Excerpt provided:
• • • • •

Karzai's brother?  We really need a civilian quasi-spy agency to tell us he's corrupt? Talk about soft targets...

Have they done anything meaningful against the Haqqani Network?  If so I'll start taking them seriously.


----------



## Crusader74 (Jan 23, 2011)

Wonder if he knows a certain Jack....


----------



## SpitfireV (Jan 24, 2011)

Comparing his company, and by extension himself, to the OSS and Bill Donovan is a bit much.


----------



## RetPara (Jan 24, 2011)

It would be wise to do more research on Clarridge and take the grandiose NYT article with a grain of salt.  Clarridge was running HUMINT before a lot of folks here learned to walk.


----------



## Centermass (Jan 24, 2011)

> But he warned against Mr. Clarridge’s recent activities, saying that private spies operating in war zones “can get both nations in trouble and themselves in trouble.” He added, “We don’t need privateers.”

• • • • •

Actions to take:
a) Decide whether each statement agrees with the forum thread. For each, answer yes or no and quote the words that settle it. (i) SpitfireV considered the comparison to the OSS and Bill Donovan overdone. (ii) RetPara urged readers to accept the NYT article at face value. (iii) The warning quoted in Centermass's post says private spies in war zones can cause trouble only for themselves.
b) Answer these questions from the forum thread:
(i) Which group does the first post ask about meaningful action against?
(ii) Whom does Crusader74 wonder if he knows?
(iii) What does RetPara say Clarridge was running "before a lot of folks here learned to walk"?
The material that comes after this forum thread was taken from a separate source.

[Stored data entries]
• • • • •

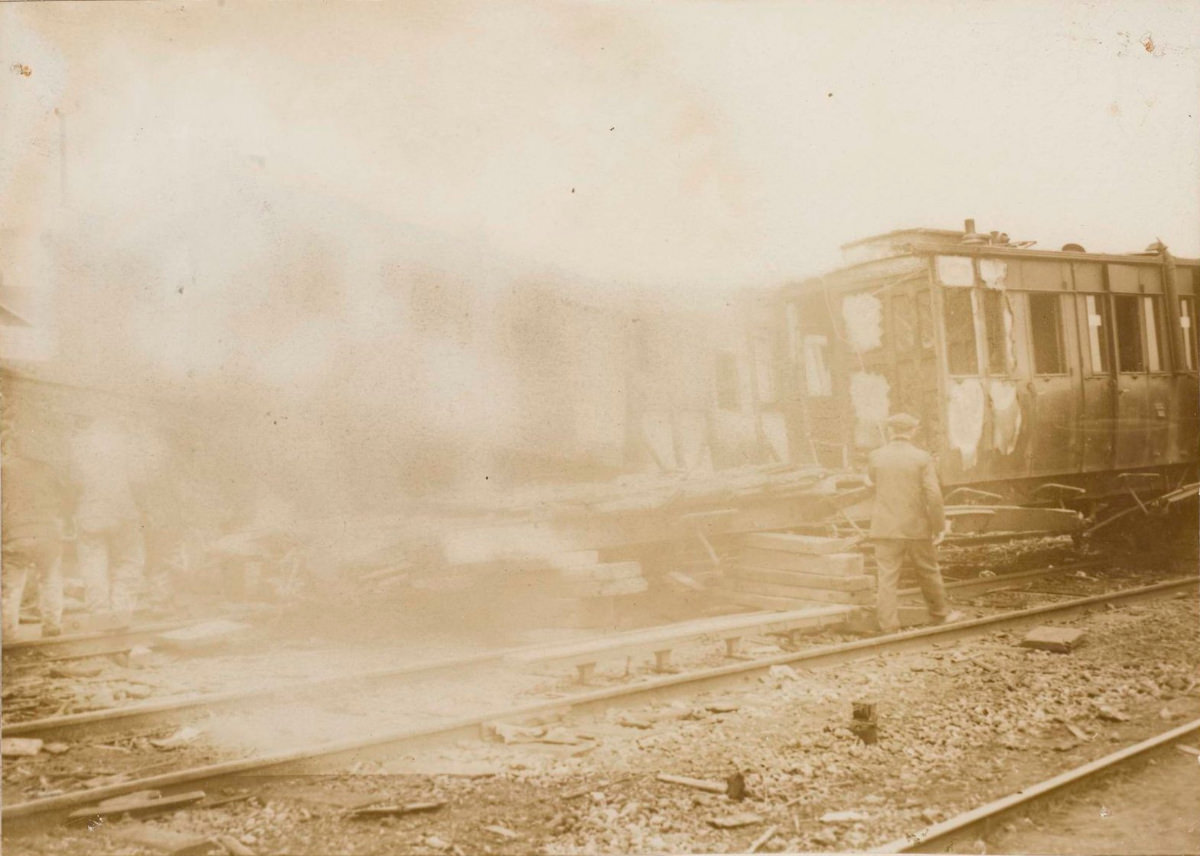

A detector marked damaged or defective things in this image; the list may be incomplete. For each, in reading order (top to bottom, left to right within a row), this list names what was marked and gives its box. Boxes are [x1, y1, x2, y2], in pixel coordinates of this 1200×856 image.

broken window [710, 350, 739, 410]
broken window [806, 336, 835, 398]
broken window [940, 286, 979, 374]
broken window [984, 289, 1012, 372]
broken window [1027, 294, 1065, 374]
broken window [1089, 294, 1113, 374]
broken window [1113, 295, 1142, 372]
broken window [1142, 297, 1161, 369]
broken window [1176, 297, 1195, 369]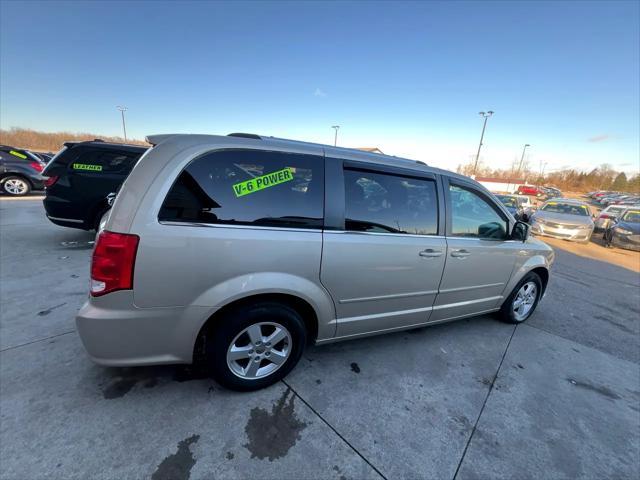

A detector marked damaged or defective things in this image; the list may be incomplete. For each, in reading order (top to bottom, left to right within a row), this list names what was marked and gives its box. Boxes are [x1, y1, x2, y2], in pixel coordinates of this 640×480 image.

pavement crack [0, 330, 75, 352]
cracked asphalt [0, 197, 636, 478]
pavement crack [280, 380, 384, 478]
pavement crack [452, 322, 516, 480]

• • • • •

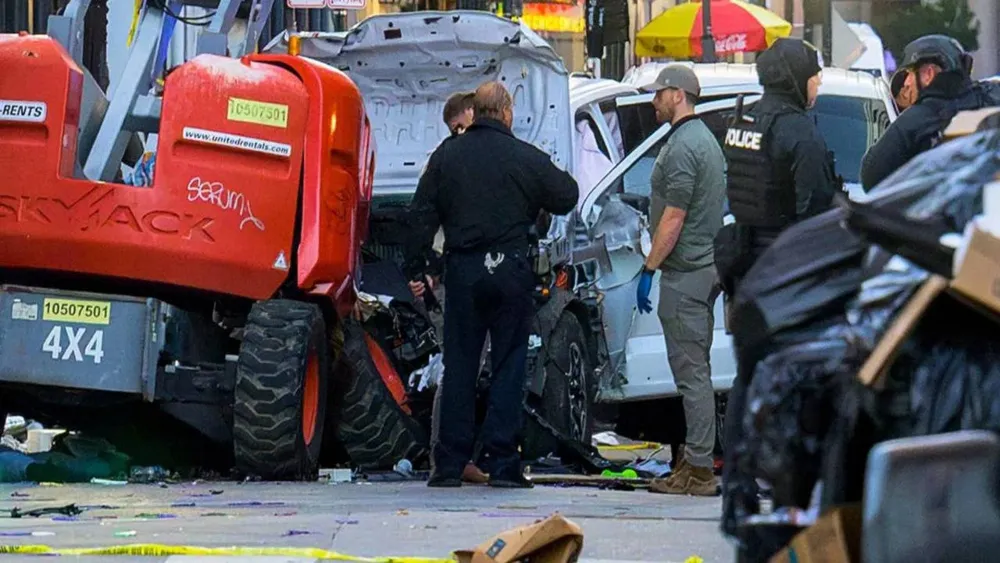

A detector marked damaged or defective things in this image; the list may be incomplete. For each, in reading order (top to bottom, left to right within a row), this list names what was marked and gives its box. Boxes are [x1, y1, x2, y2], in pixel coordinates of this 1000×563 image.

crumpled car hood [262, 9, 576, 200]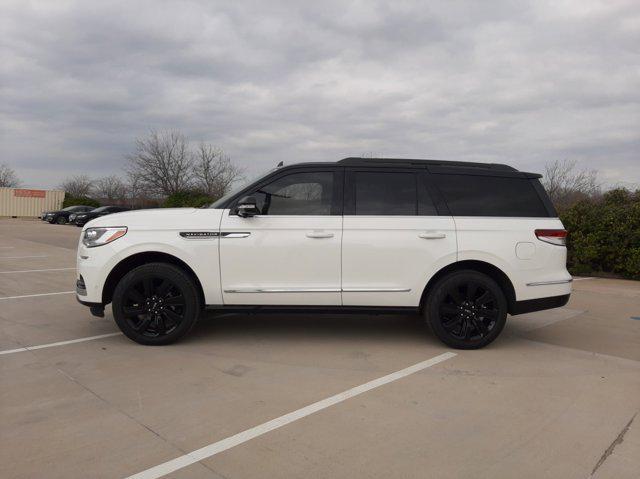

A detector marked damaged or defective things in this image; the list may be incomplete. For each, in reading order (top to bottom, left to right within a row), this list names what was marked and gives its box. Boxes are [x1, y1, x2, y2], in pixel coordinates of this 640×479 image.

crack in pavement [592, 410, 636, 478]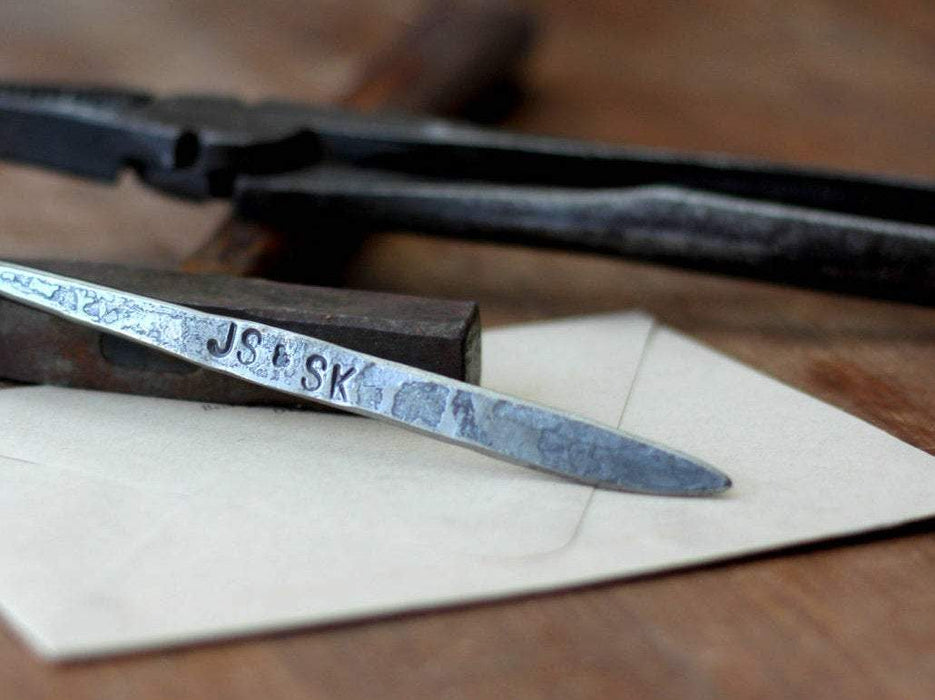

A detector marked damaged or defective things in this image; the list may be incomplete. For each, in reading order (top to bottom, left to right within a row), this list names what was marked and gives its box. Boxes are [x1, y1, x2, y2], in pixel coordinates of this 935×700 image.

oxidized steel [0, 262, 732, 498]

• • • • •

Solutions:
a)
(i) Yes: "is a bit much."
(ii) No: "take the grandiose NYT article with a grain of salt."
(iii) No: "can get both nations in trouble and themselves in trouble."

b)
(i) The Haqqani Network
(ii) "a certain Jack"
(iii) HUMINT